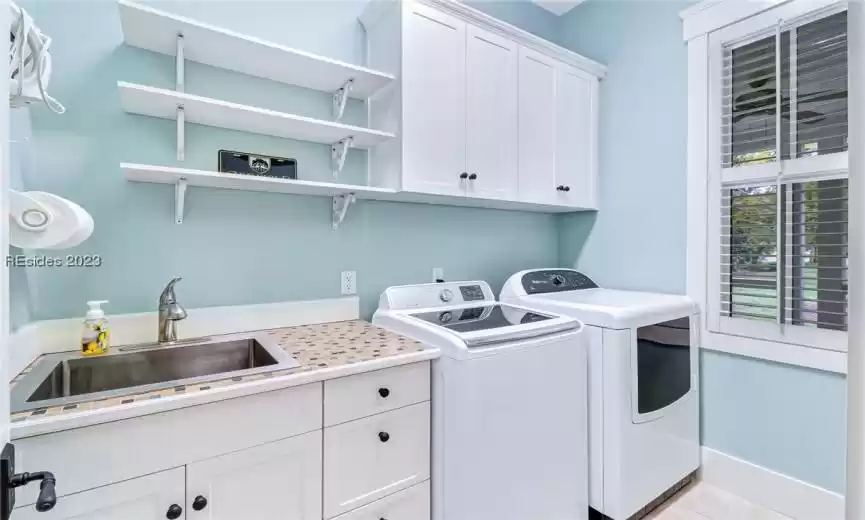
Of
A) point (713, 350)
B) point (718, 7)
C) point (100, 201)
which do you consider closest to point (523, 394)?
point (713, 350)

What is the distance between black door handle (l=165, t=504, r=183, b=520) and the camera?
0.99m

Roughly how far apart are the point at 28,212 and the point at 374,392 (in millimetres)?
1007

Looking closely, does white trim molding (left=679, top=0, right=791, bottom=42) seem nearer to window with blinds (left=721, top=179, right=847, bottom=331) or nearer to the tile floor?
window with blinds (left=721, top=179, right=847, bottom=331)

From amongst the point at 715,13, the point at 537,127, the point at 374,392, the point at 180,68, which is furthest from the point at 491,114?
the point at 374,392

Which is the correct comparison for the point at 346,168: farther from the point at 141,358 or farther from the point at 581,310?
the point at 581,310

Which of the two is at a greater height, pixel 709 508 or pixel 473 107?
pixel 473 107

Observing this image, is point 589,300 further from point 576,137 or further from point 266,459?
point 266,459

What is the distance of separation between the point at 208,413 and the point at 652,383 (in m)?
1.73

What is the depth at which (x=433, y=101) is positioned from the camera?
72.8 inches

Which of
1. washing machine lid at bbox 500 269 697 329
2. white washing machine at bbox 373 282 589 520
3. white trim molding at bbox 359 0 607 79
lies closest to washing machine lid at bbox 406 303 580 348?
white washing machine at bbox 373 282 589 520

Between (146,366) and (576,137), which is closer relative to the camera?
(146,366)

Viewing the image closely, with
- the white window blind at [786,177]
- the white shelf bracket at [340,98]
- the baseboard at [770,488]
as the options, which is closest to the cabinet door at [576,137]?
the white window blind at [786,177]

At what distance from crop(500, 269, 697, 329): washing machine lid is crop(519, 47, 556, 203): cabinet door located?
0.46 metres

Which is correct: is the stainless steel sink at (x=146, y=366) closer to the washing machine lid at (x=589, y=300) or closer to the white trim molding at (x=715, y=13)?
the washing machine lid at (x=589, y=300)
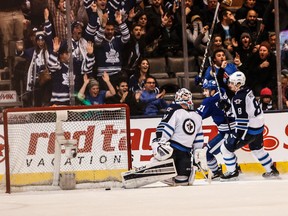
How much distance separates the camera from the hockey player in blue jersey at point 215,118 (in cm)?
1224

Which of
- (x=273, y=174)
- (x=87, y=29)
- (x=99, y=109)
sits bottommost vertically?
(x=273, y=174)

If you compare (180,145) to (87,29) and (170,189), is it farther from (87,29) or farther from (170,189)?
(87,29)

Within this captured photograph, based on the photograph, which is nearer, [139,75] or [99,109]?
[99,109]

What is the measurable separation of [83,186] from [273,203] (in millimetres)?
3024

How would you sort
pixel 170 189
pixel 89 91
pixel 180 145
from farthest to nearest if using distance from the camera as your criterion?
pixel 89 91, pixel 180 145, pixel 170 189

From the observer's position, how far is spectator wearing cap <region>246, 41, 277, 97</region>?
1270 centimetres

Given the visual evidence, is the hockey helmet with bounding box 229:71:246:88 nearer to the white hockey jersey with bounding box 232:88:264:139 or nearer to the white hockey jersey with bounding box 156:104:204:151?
the white hockey jersey with bounding box 232:88:264:139

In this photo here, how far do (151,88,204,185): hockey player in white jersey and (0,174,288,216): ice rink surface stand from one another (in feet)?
0.83

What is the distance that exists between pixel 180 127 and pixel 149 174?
613 mm

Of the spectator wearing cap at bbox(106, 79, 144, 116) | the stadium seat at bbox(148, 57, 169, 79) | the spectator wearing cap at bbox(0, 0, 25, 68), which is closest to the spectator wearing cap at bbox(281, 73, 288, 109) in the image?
the stadium seat at bbox(148, 57, 169, 79)

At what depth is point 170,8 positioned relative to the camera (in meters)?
13.0

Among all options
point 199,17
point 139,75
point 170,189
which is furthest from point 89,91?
point 170,189

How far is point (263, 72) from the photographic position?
41.8 feet

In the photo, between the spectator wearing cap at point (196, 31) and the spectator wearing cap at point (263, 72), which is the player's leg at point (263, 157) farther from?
the spectator wearing cap at point (196, 31)
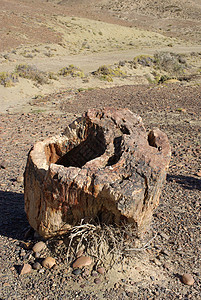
+++++
_Short problem_: Copy out every item above, substituting "white crown molding" for each "white trim molding" and keeping everything else the same. Leave the pictures out.

_Reply_:
Of
A) point (713, 350)
B) point (718, 7)
C) point (100, 201)
which do you consider closest to point (523, 394)?
point (713, 350)

What is the distance between black door handle (l=165, t=504, r=183, b=520) and the camera?
0.99m

Roughly how far apart are the point at 28,212 and the point at 374,392 (in millimetres)?
1007

Looking closely, does white crown molding (left=679, top=0, right=791, bottom=42) seem nearer to window with blinds (left=721, top=179, right=847, bottom=331) or nearer to the tile floor?
window with blinds (left=721, top=179, right=847, bottom=331)

From amongst the point at 715,13, the point at 537,127, the point at 374,392, the point at 180,68, which is furthest from the point at 491,114?
the point at 374,392

Which is the correct comparison for the point at 346,168: farther from the point at 141,358 or farther from the point at 581,310?
the point at 581,310

Which of the two is at a greater height, pixel 709 508 or pixel 473 107?
pixel 473 107

Observing this image, is point 589,300 further from point 576,137 or further from point 266,459?
point 266,459

What is the distance of separation between the point at 208,413 and the point at 652,383 (in m)?
1.73

What is the depth at which (x=433, y=101) is positioned from the camera?
72.8 inches

Which of
1. washing machine lid at bbox 500 269 697 329
2. white washing machine at bbox 373 282 589 520
3. white crown molding at bbox 359 0 607 79
lies closest to washing machine lid at bbox 406 303 580 348?
white washing machine at bbox 373 282 589 520

Between (146,366) and (576,137), which is closer relative to the camera?
(146,366)

Viewing the image closely, with
- the white window blind at [786,177]
- the white shelf bracket at [340,98]
- the baseboard at [770,488]
as the options, which is closest to the cabinet door at [576,137]?
the white window blind at [786,177]

At what distance from crop(500, 269, 697, 329): washing machine lid is crop(519, 47, 556, 203): cabinet door located?
0.46 metres

Which is correct: is the stainless steel sink at (x=146, y=366) closer to the washing machine lid at (x=589, y=300) or closer to the white crown molding at (x=715, y=13)?
the washing machine lid at (x=589, y=300)
How much distance separates the camera from the hockey player in blue jersey at point 215,118 (in cm)?
1224

Which of
- (x=273, y=174)
- (x=87, y=29)
- (x=99, y=109)
sits bottommost vertically?
(x=273, y=174)

If you compare (180,145) to (87,29) and (170,189), is it farther from (87,29) or farther from (170,189)?
(87,29)

Within this captured photograph, based on the photograph, which is nearer, [139,75] or [99,109]?
[99,109]

What is the measurable separation of [83,186] from [273,203] (in millimetres)?
3024

How would you sort
pixel 170 189
pixel 89 91
pixel 180 145
from farthest to nearest if using distance from the camera as your criterion?
pixel 89 91, pixel 180 145, pixel 170 189

From the observer's position, how far is spectator wearing cap <region>246, 41, 277, 97</region>?
1270 centimetres

Given the visual evidence, is the hockey helmet with bounding box 229:71:246:88 nearer to the white hockey jersey with bounding box 232:88:264:139 or nearer to the white hockey jersey with bounding box 156:104:204:151?
the white hockey jersey with bounding box 232:88:264:139

In this photo here, how far do (151,88,204,185): hockey player in white jersey and (0,174,288,216): ice rink surface stand from one another (in feet)?
0.83

What is the distance that exists between pixel 180 127 and pixel 149 174?
613 mm

Of the spectator wearing cap at bbox(106, 79, 144, 116) | the stadium seat at bbox(148, 57, 169, 79) | the spectator wearing cap at bbox(0, 0, 25, 68), which is closest to the spectator wearing cap at bbox(281, 73, 288, 109) in the image?
the stadium seat at bbox(148, 57, 169, 79)

At what depth is point 170,8 positioned relative to the camera (in meters)?
13.0

Among all options
point 199,17
point 139,75
point 170,189
which is furthest from point 89,91?
point 170,189

How far is point (263, 72) from the photographic position?
41.8 feet

In the photo, between the spectator wearing cap at point (196, 31) and the spectator wearing cap at point (263, 72), which is the player's leg at point (263, 157) farther from?
the spectator wearing cap at point (196, 31)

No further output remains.